• TEXTE DE LA PAGE

---+---

Je ne retiens donc pas le moyen d’appelante fondé sur l’irrecevabilité du recours en annulation intenté par un propriétaire divis. Le recours étant recevable […] » [22]

[63]      Finalement, dans une cause en décembre 2004, Bousquet J., devant une plaidoirie qui s’appuyait sur  Poirier c. Spagnolo et Lemyre c. Arcand :

« [75]    … que seul le syndicat des copropriétaires peut exercer un recours relatif aux parties communes en raison de l’article 1081 alinéa 1  C.c.Q. …»

le juge rejette cette plaidoirie, confirme l’application de Belcourt et repousse la jurisprudence contraire :

«  [77] Le procureur … cite deux décisions de tribunaux de première instance conformes à l’interprétation proposée de l’article 1081 C.c.Q. mais le Tribunal est d’avis que la décision contraire de la Cour d’appel dans l’affaire Belcourt Construction Co. c. Creatchman s’applique toujours malgré la réforme du Code civil. » [23]

 

Bénéficiaire approprié - Connaissance et intérêt d’ester distincts

 

[64]      Prenant en considération le texte de 1081 C.c.Q. et ce qui précède, le Tribunal conclut d’une part que le copropriétaire a aussi un intérêt et n’est pas exclu de poursuivre sur un dommage d’une partie commune qui le concerne, que quant au recours en annulation, l’affaire SHDM c. Bergeron a réglé la situation dans le cadre actuel de notre droit et que quant aux autres recours, en dommages ou diminution, la décision de Belcourt milite fortement en faveur du droit individuel de copropriétaire de poursuivre dans un cas de vice allégué sur une partie commune d’un bâtiment en copropriété divise, et que conséquemment, dans le cas sous étude, chacune du copropriétaire et du syndicat ont un intérêt, et que celui-ci peut être distinct pour chacun.

---+---

• LIGNES DE DONNÉES

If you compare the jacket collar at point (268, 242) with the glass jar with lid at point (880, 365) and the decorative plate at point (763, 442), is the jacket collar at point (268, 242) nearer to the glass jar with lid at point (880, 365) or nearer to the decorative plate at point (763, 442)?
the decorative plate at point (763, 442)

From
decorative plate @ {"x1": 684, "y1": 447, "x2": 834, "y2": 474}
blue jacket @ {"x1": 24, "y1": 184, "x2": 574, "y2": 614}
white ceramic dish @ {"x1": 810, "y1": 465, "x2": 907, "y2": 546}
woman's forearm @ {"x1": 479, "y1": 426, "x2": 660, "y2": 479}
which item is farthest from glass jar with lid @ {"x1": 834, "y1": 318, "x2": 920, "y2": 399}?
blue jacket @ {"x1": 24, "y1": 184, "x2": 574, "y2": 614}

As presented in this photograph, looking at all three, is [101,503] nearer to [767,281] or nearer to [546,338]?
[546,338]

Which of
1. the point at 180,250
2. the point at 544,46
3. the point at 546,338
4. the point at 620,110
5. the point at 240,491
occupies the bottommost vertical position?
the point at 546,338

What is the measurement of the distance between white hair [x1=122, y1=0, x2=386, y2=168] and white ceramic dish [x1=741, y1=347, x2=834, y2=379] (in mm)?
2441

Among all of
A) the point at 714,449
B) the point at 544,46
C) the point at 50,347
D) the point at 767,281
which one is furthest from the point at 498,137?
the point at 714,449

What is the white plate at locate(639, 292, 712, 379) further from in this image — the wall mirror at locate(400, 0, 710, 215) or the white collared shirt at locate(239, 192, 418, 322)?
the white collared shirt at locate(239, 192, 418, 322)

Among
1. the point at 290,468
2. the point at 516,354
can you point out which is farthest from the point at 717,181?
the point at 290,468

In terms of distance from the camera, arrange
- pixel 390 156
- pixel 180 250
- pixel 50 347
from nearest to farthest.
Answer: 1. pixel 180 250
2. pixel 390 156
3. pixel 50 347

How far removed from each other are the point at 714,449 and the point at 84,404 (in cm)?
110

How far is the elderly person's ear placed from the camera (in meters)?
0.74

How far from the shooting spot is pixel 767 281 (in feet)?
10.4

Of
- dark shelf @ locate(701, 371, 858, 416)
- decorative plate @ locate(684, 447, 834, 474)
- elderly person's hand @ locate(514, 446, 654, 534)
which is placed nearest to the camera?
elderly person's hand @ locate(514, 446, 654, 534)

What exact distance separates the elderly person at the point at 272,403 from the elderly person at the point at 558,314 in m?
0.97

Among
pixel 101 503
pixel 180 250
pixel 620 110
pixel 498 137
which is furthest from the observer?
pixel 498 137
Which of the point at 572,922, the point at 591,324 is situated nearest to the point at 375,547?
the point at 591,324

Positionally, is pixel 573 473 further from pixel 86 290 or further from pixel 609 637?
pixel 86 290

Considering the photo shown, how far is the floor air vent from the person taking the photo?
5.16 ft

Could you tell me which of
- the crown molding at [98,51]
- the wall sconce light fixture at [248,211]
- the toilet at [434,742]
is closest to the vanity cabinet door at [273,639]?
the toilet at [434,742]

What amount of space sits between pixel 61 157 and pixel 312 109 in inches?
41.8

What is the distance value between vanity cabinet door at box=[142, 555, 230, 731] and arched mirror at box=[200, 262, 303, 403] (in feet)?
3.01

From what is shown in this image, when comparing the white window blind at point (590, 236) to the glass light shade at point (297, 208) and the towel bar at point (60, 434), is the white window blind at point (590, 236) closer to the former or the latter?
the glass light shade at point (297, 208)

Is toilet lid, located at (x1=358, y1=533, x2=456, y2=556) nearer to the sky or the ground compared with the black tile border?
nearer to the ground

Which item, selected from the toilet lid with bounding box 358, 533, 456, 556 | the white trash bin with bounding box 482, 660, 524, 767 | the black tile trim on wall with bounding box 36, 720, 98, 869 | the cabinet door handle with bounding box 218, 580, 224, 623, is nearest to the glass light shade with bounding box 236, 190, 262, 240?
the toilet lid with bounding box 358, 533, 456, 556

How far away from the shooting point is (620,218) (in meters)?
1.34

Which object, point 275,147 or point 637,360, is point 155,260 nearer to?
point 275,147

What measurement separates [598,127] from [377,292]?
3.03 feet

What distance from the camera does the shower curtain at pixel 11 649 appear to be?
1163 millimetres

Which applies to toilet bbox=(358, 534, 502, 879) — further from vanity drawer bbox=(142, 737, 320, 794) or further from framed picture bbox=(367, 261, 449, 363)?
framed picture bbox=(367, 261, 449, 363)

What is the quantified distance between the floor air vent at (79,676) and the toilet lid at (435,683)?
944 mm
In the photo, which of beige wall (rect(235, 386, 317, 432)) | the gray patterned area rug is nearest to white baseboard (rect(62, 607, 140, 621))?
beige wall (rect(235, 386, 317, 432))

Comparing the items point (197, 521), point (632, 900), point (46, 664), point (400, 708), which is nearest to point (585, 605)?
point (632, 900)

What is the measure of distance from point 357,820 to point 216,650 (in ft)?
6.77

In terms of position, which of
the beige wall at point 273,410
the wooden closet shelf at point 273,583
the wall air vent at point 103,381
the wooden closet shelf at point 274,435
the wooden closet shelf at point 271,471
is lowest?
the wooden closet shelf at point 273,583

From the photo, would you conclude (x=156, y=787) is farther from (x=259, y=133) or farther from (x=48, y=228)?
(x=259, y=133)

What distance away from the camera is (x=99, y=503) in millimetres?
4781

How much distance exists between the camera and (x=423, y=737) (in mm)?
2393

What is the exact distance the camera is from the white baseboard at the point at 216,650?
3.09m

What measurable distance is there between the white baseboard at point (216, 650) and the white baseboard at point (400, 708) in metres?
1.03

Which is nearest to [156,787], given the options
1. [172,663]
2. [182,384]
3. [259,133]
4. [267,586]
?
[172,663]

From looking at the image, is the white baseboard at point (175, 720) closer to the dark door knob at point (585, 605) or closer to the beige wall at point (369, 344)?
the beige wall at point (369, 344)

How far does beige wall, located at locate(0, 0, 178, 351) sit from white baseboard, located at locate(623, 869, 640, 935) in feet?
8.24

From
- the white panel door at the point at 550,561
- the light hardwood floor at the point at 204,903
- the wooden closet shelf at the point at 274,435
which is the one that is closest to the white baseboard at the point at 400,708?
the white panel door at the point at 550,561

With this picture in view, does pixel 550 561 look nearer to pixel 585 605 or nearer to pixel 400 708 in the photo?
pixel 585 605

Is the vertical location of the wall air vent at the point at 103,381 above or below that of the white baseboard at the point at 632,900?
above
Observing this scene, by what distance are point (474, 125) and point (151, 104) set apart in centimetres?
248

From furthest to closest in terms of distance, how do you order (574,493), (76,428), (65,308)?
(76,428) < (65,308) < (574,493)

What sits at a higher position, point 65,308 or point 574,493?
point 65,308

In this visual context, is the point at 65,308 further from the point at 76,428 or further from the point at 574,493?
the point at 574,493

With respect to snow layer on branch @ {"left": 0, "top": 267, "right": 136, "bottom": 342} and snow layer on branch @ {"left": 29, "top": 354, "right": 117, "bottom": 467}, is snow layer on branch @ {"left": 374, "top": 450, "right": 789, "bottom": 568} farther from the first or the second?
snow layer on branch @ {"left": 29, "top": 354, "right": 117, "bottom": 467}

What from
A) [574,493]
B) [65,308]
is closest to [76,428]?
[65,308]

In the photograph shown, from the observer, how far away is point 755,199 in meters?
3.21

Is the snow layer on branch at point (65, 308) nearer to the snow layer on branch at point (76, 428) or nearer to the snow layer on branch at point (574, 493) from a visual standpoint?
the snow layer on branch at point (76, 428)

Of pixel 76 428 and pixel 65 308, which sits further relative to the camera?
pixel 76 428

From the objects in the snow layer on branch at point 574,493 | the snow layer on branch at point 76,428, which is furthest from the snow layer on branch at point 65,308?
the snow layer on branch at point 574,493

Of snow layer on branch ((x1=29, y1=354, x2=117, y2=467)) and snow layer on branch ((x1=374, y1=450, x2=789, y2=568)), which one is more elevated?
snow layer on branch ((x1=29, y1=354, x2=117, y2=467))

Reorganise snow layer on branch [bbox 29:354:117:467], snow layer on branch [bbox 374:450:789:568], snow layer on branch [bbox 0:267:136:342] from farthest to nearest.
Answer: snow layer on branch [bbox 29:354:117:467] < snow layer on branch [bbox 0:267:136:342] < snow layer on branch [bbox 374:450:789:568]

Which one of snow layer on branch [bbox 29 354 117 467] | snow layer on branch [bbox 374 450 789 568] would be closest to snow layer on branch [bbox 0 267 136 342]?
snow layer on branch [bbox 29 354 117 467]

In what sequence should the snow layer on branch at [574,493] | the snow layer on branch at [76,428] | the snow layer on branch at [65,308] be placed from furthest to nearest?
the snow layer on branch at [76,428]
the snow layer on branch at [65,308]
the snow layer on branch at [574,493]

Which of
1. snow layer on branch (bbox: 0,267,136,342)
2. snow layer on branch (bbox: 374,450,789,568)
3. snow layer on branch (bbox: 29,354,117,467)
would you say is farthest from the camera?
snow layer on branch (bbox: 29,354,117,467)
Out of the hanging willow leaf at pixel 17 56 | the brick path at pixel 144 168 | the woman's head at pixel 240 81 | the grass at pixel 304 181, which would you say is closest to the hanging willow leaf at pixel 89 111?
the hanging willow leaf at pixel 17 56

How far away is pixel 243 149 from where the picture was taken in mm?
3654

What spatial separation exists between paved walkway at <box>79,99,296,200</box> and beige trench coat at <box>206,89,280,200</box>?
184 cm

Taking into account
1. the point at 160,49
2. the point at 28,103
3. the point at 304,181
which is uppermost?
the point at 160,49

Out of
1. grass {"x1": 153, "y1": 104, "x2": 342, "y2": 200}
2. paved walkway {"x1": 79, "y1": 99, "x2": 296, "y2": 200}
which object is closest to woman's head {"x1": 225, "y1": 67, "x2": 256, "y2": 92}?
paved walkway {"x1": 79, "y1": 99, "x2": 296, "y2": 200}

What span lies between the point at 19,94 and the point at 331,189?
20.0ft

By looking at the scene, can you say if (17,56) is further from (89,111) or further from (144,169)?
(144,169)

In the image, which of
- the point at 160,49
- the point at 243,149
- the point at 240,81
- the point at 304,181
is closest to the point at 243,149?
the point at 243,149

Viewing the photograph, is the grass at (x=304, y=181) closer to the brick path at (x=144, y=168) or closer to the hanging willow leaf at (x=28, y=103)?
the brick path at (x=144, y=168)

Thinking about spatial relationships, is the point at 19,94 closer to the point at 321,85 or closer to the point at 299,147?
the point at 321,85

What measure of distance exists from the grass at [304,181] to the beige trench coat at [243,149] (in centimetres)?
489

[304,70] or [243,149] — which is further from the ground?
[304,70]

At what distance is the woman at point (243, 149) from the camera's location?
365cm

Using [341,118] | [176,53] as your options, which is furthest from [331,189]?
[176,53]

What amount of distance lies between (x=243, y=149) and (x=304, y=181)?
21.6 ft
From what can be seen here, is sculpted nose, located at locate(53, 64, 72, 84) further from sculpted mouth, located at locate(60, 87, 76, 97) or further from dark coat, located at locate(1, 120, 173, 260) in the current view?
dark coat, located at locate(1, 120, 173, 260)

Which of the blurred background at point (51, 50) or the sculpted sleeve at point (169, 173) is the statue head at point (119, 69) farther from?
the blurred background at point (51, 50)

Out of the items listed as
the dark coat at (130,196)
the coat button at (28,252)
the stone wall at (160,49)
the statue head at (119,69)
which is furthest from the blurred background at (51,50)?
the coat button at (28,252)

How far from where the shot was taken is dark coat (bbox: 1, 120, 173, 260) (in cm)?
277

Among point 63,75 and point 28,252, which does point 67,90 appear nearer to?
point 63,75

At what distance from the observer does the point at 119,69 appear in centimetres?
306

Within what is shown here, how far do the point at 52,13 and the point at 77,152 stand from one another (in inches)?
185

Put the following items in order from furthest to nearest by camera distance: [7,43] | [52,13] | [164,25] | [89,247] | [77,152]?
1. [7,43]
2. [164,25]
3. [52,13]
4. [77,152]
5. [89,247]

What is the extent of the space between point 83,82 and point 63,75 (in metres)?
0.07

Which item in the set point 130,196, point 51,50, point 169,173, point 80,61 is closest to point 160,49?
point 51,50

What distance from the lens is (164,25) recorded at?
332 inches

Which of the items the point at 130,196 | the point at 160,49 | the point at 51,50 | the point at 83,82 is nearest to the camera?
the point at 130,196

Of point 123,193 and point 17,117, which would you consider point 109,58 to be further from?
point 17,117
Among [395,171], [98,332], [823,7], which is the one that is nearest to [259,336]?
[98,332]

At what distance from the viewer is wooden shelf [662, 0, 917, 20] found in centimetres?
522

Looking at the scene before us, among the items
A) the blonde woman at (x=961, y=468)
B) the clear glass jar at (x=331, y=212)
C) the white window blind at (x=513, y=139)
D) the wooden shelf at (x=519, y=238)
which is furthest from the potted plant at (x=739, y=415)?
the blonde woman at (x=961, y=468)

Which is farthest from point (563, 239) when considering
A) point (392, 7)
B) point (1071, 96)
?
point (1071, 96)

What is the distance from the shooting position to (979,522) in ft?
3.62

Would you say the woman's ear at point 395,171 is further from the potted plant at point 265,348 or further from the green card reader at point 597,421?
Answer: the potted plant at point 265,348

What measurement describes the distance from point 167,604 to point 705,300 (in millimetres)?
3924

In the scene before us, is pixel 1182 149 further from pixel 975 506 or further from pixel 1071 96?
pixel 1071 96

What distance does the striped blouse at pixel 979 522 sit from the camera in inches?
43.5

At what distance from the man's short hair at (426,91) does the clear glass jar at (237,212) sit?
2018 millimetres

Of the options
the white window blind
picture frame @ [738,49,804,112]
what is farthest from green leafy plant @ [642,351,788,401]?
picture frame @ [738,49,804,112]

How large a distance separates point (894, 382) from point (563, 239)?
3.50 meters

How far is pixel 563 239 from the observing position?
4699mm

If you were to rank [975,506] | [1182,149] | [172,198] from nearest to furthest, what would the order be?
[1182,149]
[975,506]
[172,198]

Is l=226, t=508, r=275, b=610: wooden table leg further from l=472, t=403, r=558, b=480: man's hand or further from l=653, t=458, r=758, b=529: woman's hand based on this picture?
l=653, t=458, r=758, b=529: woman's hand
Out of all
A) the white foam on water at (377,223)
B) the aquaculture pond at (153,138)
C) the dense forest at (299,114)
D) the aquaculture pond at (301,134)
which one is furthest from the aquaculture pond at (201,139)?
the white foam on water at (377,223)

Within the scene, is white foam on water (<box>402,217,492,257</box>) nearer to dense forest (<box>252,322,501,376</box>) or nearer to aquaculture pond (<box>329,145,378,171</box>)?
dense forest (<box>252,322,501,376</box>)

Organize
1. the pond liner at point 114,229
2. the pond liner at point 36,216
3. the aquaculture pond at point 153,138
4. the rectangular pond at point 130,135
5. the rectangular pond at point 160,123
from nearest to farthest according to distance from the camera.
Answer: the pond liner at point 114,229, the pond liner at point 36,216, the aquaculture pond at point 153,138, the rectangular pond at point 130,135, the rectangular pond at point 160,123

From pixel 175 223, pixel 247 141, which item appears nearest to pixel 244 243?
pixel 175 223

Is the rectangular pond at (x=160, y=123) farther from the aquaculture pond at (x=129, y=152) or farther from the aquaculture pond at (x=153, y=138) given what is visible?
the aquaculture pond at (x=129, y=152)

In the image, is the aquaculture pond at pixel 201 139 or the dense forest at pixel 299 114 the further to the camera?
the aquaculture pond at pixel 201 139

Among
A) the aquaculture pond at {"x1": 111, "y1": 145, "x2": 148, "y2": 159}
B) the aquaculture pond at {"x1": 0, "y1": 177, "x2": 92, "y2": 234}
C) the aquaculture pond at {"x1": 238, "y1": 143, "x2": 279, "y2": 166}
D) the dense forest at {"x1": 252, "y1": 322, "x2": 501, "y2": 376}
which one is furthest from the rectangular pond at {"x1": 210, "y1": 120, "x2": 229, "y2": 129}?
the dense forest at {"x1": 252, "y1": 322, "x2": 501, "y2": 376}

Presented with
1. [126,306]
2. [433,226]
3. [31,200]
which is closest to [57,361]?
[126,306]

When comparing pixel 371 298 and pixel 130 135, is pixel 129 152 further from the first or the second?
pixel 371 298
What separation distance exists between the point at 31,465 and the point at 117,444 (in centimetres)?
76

---+---

• TRAVAIL À FAIRE
A. Dans le texte de la page, quel arrêt de la Cour d'appel le juge Bousquet confirme-t-il comme applicable ?
B. Recopiez le passage du texte de la page situé entre « Bénéficiaire approprié - Connaissance » et « distinct pour chacun. », ces deux segments compris.
C. D'après le texte de la page, pourquoi le Tribunal écarte-t-il les deux décisions de première instance citées par le procureur au sujet de l'article 1081 C.c.Q. ?
Répondez en vous fondant uniquement sur le texte de la page.

• RÉPONSES
A. L'affaire Belcourt Construction Co. c. Creatchman.

B.
Bénéficiaire approprié - Connaissance et intérêt d’ester distincts

 

[64]      Prenant en considération le texte de 1081 C.c.Q. et ce qui précède, le Tribunal conclut d’une part que le copropriétaire a aussi un intérêt et n’est pas exclu de poursuivre sur un dommage d’une partie commune qui le concerne, que quant au recours en annulation, l’affaire SHDM c. Bergeron a réglé la situation dans le cadre actuel de notre droit et que quant aux autres recours, en dommages ou diminution, la décision de Belcourt milite fortement en faveur du droit individuel de copropriétaire de poursuivre dans un cas de vice allégué sur une partie commune d’un bâtiment en copropriété divise, et que conséquemment, dans le cas sous étude, chacune du copropriétaire et du syndicat ont un intérêt, et que celui-ci peut être distinct pour chacun.

C. Le Tribunal estime que la décision contraire de la Cour d'appel dans l'affaire Belcourt Construction Co. c. Creatchman s'applique toujours, malgré la réforme du Code civil.